I haven't said that evolution leads to perfectly moral beings. But it certainly leads to something better than what was. At this point we have some measure of control over that, but not nearly full control.
maxdancona
 
  1  
Reply Fri 25 Oct, 2013 10:03 am
@Cyracuz,
Quote:
Perhaps we are not becoming less war-like. But we are becoming smarter. And it is smarter to make allies than to make enemies.


The reason that humans make allies is so they can gang up on a common enemy. Allies aren't to end war or killing. Allies are a tactic to help you kill more efficiently (with fewer of your own soldiers having to give up their lives).

Can you give an example of an alliance that didn't involve killing?
maxdancona
 
  1  
Reply Fri 25 Oct, 2013 10:05 am
@Cyracuz,
I also see no evidence that humans, as a species, are getting any less warlike.

How many wars are going on right now?
0 Replies
 
Setanta
 
  1  
Reply Fri 25 Oct, 2013 10:31 am
@Cyracuz,
No, my idea that people have the right to take action against something which is harming them is an appeal to natural rights, the right of self-defense. It has nothing to do with any moral code. Don't put words in my mouth. I had said that this topic is grist for a different mill. If you want to talk about morality and moral codes, why don't you start another thread.
Cyracuz
 
  1  
Reply Fri 25 Oct, 2013 12:19 pm
@maxdancona,
Quote:
The reason that humans make allies is so they can gang up on a common enemy.


Regardless. To make allies requires people to ally with. To gang up on someone requires people to be the enemy.
Cyracuz
 
  1  
Reply Fri 25 Oct, 2013 12:27 pm
@Setanta,
Quote:
No, my idea that people have the right to take action against something which is harming them is an appeal to natural rights, the right of self-defense.


I also embrace this ideal. But it seems to me that it is my moral compass, so to speak, that points me in that direction.

Quote:
It has nothing to do with any moral code


I partly agree. This sense of "natural rights" is what motivates people to create moral codes. But no moral code can fully encompass this sense we possess of what is the right thing to do, so you are right in saying that it has nothing o do with any moral code. Such codes are parodies of morality.
Setanta
 
  1  
Reply Fri 25 Oct, 2013 12:30 pm
@Cyracuz,
If you try to kill the dog, the dog will probably try to bite you. Do you allege that the dog is a moral agent? I don't agree at all that moral codes are the product of a sense of natural rights. Both terms--natural rights and moral codes--are far, far younger, by at least tens of thousands of years, than homo sapiens sapiens.
maxdancona
 
  1  
Reply Fri 25 Oct, 2013 12:31 pm
@Cyracuz,
exactly
0 Replies
 
Setanta
 
  1  
Reply Fri 25 Oct, 2013 12:37 pm
OK, your remark about parodies of morality just sank in with me . . . never mind.
0 Replies
 
Cyracuz
 
  1  
Reply Fri 25 Oct, 2013 12:56 pm
@Setanta,
Quote:
If you try to kill the dog, the dog will probably try to bite you. Do you allege that the dog is a moral agent?

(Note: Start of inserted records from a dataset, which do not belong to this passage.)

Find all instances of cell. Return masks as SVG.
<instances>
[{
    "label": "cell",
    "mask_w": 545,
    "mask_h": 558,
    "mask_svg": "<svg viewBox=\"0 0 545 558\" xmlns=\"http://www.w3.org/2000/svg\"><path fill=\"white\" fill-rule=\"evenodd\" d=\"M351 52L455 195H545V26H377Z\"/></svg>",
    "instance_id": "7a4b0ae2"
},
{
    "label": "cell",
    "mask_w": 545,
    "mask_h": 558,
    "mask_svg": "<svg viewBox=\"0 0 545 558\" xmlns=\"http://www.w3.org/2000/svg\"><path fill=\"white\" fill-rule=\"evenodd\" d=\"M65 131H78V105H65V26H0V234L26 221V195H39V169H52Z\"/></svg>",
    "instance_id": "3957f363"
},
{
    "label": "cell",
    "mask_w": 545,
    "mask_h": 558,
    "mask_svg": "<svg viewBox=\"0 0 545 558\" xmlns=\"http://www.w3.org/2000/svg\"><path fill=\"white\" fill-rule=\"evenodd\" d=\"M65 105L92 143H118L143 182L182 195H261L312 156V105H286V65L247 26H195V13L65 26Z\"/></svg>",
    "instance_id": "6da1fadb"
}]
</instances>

No. But if you would not fault the dog for trying to bite, you are a making a moral judgement. You understand the source of the aggression and consider it legitimate, contrary to if the dog tried to bite unprovoked.
And if the dog were to be put down for trying to bite, you might intervene and say that the dog isn't really dangerous, that guy was being mean to it. The sense of what is right and wrong here does not come from any code. It comes from the mutual understanding between all living things that we will fight to survive.
That, it seems to me, is at the core of morality.
maxdancona
 
  1  
Reply Fri 25 Oct, 2013 12:58 pm
@Cyracuz,
So what about Wolves in the wild?

Wolves fight and kill each other. That is the nature of wolves. And Wolves force other wolves to have sex with them with the threat of physical violence.

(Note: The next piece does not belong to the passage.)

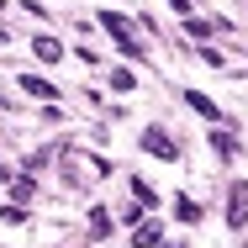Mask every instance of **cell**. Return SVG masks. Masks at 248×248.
Segmentation results:
<instances>
[{"label":"cell","mask_w":248,"mask_h":248,"mask_svg":"<svg viewBox=\"0 0 248 248\" xmlns=\"http://www.w3.org/2000/svg\"><path fill=\"white\" fill-rule=\"evenodd\" d=\"M100 27H106V32L122 43V53H127V58H138V53H143V48H138V32H132V21H127L122 11H100Z\"/></svg>","instance_id":"obj_1"},{"label":"cell","mask_w":248,"mask_h":248,"mask_svg":"<svg viewBox=\"0 0 248 248\" xmlns=\"http://www.w3.org/2000/svg\"><path fill=\"white\" fill-rule=\"evenodd\" d=\"M243 222H248V180H238L227 196V227H243Z\"/></svg>","instance_id":"obj_2"},{"label":"cell","mask_w":248,"mask_h":248,"mask_svg":"<svg viewBox=\"0 0 248 248\" xmlns=\"http://www.w3.org/2000/svg\"><path fill=\"white\" fill-rule=\"evenodd\" d=\"M143 148H148L153 158H180V148H174V143H169L158 127H153V132H143Z\"/></svg>","instance_id":"obj_3"},{"label":"cell","mask_w":248,"mask_h":248,"mask_svg":"<svg viewBox=\"0 0 248 248\" xmlns=\"http://www.w3.org/2000/svg\"><path fill=\"white\" fill-rule=\"evenodd\" d=\"M153 243H158V222L148 217V222H143V227L132 232V248H153Z\"/></svg>","instance_id":"obj_4"},{"label":"cell","mask_w":248,"mask_h":248,"mask_svg":"<svg viewBox=\"0 0 248 248\" xmlns=\"http://www.w3.org/2000/svg\"><path fill=\"white\" fill-rule=\"evenodd\" d=\"M185 100H190V106H196L201 116H211V122H217V106H211V100L201 95V90H185Z\"/></svg>","instance_id":"obj_5"},{"label":"cell","mask_w":248,"mask_h":248,"mask_svg":"<svg viewBox=\"0 0 248 248\" xmlns=\"http://www.w3.org/2000/svg\"><path fill=\"white\" fill-rule=\"evenodd\" d=\"M32 48H37V58H43V63H53V58H58V53H63V48H58V43H53V37H37V43H32Z\"/></svg>","instance_id":"obj_6"},{"label":"cell","mask_w":248,"mask_h":248,"mask_svg":"<svg viewBox=\"0 0 248 248\" xmlns=\"http://www.w3.org/2000/svg\"><path fill=\"white\" fill-rule=\"evenodd\" d=\"M211 148L222 153V158H232V153H238V143H232V138H227V132H211Z\"/></svg>","instance_id":"obj_7"},{"label":"cell","mask_w":248,"mask_h":248,"mask_svg":"<svg viewBox=\"0 0 248 248\" xmlns=\"http://www.w3.org/2000/svg\"><path fill=\"white\" fill-rule=\"evenodd\" d=\"M174 211H180V222H201V206H196V201H185V196L174 201Z\"/></svg>","instance_id":"obj_8"},{"label":"cell","mask_w":248,"mask_h":248,"mask_svg":"<svg viewBox=\"0 0 248 248\" xmlns=\"http://www.w3.org/2000/svg\"><path fill=\"white\" fill-rule=\"evenodd\" d=\"M90 232H95V238L111 232V211H90Z\"/></svg>","instance_id":"obj_9"},{"label":"cell","mask_w":248,"mask_h":248,"mask_svg":"<svg viewBox=\"0 0 248 248\" xmlns=\"http://www.w3.org/2000/svg\"><path fill=\"white\" fill-rule=\"evenodd\" d=\"M21 90H32V95H53V85H48V79H32V74L21 79Z\"/></svg>","instance_id":"obj_10"},{"label":"cell","mask_w":248,"mask_h":248,"mask_svg":"<svg viewBox=\"0 0 248 248\" xmlns=\"http://www.w3.org/2000/svg\"><path fill=\"white\" fill-rule=\"evenodd\" d=\"M11 196H16V201H27V196H32V180H27V174H16V185H11Z\"/></svg>","instance_id":"obj_11"}]
</instances>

Why would anyone ever apply one set of arbitrary human rules of morality to non-humans? Morality only applies to a specific human society. Trying to apply these moral rules outside of the society where it applies is ridiculous.

Setanta
 
  1  
Reply Fri 25 Oct, 2013 12:58 pm
@Cyracuz,
I take back what i said about never mind. You would call the decision to cross the street now rather than at the next corner a moral judgment. Your apparent definition of morality is so vague as to be meaningless.